Wer »westlicher« Postmodernismen leid ist, kann sich hier an exquisiten Schachtelkonstruktionen erfreuen, die eine lange erzählerische Tradition in China haben. Noch ist der Protagonist nicht in Erscheinung getreten, aber keine Sorge, es wird nicht mehr lange dauern. In gewisser Weise ist er auch längst da. Sie haben ihn bloß noch nicht bemerkt. Wie ein junger Schößling in einem Reisfeld, den man unter der gut bewässerten Erde noch nicht sehen kann, spricht der Erzähler seine Leser auf Seite 29 an. Da ist man bereits Salzhändlern anno 1873 in der südchinesischen Stadt Tongzhen begegnet, war in Cambridge, traf Luftfahrtpioniere wie Gebrüder Wright und hat die ersten Dechiffrierversuche miterlebt.

☆ ☆ ☆

AUFGABEN
a) In welcher Stadt ist man laut dem Auszug den Salzhändlern von 1873 begegnet?
b) Knüpfe an den letzten Satz des Auszugs über die chinesischen Schachtelkonstruktionen an und schreibe ihn weiter.
Die Zeilen haben keinen Bezug zum Auszug.

GEZEIGTES MATERIAL
☆ ☆ ☆

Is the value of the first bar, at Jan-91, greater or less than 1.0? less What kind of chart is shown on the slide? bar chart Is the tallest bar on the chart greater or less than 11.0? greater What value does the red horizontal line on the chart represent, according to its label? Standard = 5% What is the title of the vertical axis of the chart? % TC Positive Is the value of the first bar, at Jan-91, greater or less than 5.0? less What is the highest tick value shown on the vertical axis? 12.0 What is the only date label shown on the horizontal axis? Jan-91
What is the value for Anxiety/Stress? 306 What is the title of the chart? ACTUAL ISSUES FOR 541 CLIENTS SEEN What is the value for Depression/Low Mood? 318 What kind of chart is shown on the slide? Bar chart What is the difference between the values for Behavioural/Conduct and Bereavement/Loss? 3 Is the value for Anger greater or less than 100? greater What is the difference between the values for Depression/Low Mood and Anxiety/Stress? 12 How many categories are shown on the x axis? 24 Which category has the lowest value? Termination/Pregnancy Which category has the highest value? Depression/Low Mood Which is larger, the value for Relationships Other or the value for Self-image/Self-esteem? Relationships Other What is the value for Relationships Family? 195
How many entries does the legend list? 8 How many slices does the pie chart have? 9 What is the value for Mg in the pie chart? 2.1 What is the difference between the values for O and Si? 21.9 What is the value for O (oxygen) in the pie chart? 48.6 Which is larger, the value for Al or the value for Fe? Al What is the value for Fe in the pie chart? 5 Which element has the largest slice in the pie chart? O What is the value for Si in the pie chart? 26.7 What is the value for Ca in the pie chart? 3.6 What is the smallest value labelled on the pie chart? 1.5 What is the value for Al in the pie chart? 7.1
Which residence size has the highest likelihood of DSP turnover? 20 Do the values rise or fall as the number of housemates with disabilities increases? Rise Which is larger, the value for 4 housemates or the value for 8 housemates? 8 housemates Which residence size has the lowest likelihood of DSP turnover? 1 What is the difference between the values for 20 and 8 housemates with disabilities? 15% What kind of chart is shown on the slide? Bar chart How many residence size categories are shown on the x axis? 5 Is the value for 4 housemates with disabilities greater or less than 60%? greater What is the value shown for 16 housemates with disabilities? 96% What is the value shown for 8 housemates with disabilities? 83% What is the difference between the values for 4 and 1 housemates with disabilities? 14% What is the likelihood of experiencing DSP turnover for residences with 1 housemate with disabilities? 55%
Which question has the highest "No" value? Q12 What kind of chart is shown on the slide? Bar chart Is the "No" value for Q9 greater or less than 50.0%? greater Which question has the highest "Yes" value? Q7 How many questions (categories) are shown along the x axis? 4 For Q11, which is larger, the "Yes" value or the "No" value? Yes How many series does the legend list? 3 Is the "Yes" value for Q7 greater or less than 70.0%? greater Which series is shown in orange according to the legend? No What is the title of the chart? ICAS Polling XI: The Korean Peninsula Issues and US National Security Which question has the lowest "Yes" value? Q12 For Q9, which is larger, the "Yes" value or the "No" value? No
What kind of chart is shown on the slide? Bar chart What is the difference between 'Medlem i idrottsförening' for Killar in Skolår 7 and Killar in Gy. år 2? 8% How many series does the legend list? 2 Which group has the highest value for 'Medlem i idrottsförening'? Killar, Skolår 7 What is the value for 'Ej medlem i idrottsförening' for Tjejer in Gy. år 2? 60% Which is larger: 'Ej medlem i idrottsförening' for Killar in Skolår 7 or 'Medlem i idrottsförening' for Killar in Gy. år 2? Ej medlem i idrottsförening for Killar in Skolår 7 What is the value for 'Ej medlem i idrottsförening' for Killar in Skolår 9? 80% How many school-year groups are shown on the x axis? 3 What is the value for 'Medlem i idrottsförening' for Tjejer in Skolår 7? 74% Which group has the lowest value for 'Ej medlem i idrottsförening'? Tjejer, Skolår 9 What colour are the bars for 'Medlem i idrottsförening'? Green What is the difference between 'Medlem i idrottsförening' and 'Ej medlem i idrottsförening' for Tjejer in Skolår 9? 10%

☆ ☆ ☆

LÖSUNGEN
a) In der südchinesischen Stadt Tongzhen.

b)
Olivia Milburn, eine in Oxford studierte Professorin für Altes Chinesisch an der Universität Seoul, Spezialistin für die Wu-Dynastie, kaufte sich den wegen der Popularität des Autors wieder und wieder aufgelegten Roman 2010 in Shanghai im Airport-Shop, als ihr Flug Verspätung hatte, war begeistert, übersetzte zum Spaß einige Kapitel für ihren Vater, der im Zweiten Weltkrieg mit dem Codebrecher Alan Turning gearbeitet hatte. Daraus wurde ein Buch, das dem Autor den mit 15 Prozent vermutlich höchsten Anteil einbrachte, der je für ein chinesisches Buch im Ausland ausgehandelt wurde, dies mit dem renommierten US-Verlag Farrar, Straus and Giroux (FSG). Weitere zwanzig westliche Länder lernen Mai Jia gerade ebenfalls kennen.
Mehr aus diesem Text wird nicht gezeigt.